TASK TO COMPLETE: Copy the entries verbatim, beginning with their first line and ending after the line that contains "1118 centimetres".

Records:
+--
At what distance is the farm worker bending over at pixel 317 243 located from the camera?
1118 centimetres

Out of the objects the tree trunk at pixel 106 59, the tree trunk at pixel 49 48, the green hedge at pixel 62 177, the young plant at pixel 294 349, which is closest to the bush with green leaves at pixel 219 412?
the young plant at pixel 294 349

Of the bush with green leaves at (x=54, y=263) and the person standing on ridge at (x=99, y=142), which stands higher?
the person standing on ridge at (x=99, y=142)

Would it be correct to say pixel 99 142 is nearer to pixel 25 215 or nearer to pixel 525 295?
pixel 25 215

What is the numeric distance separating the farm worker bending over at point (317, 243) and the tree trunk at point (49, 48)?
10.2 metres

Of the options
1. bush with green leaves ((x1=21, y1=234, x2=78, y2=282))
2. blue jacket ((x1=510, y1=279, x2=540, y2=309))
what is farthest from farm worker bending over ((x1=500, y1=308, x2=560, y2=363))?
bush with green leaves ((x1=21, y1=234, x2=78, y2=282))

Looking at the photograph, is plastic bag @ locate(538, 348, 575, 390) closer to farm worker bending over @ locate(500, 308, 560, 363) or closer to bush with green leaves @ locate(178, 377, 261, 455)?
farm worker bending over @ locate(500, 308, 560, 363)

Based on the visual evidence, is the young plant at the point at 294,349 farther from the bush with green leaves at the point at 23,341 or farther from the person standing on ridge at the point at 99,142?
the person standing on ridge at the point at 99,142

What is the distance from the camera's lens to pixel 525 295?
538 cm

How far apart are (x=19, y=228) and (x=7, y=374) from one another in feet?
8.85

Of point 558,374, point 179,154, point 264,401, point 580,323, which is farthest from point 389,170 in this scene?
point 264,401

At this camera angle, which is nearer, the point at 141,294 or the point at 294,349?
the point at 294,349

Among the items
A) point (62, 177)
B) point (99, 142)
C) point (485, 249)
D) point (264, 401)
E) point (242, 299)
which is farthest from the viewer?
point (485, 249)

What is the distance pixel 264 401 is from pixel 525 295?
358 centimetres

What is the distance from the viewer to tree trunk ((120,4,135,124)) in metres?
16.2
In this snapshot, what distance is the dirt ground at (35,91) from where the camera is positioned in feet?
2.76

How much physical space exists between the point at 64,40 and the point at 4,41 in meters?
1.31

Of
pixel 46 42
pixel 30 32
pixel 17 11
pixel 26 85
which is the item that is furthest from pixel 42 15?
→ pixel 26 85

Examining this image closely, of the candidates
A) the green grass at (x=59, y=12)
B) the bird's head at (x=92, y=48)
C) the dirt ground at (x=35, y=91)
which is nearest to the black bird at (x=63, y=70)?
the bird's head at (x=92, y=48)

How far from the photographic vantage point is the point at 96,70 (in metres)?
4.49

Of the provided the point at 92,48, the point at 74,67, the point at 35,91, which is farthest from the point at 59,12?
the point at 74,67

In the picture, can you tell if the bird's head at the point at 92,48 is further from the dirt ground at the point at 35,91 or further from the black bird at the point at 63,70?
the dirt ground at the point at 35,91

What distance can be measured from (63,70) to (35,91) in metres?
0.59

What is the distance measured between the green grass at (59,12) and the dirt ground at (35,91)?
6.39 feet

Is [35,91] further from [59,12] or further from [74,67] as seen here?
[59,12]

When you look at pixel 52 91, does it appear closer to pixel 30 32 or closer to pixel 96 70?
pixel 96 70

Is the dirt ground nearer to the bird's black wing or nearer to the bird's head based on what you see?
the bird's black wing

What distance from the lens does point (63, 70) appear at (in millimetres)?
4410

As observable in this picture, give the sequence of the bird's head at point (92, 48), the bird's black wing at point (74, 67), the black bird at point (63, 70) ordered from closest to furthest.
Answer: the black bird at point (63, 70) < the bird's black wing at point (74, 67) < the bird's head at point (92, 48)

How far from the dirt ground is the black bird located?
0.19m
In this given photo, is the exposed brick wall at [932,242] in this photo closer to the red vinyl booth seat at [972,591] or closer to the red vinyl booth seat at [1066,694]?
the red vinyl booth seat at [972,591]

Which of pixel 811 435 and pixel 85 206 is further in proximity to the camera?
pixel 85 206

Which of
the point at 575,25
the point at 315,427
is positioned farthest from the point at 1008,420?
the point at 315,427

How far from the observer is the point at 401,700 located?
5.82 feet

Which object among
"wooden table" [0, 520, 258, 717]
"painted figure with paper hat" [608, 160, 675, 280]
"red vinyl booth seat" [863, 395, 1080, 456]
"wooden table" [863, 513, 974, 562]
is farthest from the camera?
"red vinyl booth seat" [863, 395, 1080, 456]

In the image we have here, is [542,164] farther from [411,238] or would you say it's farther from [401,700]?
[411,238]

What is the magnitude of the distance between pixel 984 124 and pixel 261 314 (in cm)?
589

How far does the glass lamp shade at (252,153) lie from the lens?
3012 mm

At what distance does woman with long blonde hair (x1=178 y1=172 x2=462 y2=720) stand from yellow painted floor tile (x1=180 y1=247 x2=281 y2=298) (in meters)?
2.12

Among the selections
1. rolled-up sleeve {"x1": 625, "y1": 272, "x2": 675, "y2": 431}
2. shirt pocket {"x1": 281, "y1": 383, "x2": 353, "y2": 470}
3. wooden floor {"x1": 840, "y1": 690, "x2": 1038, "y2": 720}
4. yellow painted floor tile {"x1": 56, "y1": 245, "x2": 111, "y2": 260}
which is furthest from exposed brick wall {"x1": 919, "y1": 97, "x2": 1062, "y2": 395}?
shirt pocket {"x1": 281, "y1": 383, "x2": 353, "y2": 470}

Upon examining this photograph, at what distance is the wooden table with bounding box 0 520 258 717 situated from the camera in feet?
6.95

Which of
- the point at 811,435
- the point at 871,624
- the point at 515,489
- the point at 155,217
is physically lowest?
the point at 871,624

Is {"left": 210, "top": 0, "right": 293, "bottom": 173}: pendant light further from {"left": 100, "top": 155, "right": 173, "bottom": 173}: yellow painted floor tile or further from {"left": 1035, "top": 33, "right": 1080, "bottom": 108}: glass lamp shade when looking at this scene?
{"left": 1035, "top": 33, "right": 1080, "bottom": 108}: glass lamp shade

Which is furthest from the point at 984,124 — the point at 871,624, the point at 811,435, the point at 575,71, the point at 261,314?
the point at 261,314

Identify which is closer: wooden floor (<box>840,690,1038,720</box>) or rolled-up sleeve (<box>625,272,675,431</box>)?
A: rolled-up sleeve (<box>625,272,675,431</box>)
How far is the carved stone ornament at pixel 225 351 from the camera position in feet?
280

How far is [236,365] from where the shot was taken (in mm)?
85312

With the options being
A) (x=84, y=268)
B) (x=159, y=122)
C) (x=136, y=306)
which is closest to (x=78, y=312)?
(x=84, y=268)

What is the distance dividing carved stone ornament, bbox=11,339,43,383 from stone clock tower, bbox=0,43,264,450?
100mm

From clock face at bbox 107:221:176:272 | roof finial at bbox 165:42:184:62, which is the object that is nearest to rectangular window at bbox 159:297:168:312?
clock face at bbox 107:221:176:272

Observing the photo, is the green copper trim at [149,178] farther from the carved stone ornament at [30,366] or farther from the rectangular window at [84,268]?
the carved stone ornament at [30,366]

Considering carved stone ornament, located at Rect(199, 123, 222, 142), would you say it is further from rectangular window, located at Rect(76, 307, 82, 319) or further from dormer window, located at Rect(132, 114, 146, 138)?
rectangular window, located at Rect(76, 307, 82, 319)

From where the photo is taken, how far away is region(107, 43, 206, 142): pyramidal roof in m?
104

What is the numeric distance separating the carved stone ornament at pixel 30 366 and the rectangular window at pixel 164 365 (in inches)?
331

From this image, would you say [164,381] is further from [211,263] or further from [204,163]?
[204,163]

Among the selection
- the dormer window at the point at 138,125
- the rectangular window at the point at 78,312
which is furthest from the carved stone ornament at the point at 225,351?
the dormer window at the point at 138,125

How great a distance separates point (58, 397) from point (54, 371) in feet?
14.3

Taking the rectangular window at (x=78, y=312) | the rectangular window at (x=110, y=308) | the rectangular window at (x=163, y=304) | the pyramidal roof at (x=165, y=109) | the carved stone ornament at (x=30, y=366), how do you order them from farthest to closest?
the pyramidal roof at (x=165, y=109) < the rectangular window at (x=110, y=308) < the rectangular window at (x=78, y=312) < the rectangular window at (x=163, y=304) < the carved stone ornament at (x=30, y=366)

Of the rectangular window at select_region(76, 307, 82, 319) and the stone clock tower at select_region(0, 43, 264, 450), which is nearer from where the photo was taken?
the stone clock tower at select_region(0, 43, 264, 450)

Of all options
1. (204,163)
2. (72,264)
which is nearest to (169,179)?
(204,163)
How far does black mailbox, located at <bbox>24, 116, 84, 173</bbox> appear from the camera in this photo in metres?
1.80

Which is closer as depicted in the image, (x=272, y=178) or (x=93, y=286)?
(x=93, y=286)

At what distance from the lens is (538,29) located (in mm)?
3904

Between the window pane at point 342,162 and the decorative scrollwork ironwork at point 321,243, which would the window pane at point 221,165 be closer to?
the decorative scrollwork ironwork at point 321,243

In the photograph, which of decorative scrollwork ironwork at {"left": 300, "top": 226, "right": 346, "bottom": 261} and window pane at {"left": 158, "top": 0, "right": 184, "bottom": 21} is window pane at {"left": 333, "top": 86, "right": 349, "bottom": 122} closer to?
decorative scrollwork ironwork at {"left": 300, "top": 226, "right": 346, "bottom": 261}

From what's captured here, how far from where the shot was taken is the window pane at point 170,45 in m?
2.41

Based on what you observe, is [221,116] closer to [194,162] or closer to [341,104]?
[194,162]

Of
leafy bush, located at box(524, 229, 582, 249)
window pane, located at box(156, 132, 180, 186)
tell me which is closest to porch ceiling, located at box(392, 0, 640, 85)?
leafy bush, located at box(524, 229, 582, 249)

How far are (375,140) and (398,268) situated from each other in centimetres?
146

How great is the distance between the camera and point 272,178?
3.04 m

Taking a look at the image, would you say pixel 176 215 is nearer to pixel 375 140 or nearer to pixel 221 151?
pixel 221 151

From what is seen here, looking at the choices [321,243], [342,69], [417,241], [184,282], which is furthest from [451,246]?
+--
WRITTEN RESPONSE:
At what distance is the farm worker bending over at pixel 317 243 located from the camera?
1118 centimetres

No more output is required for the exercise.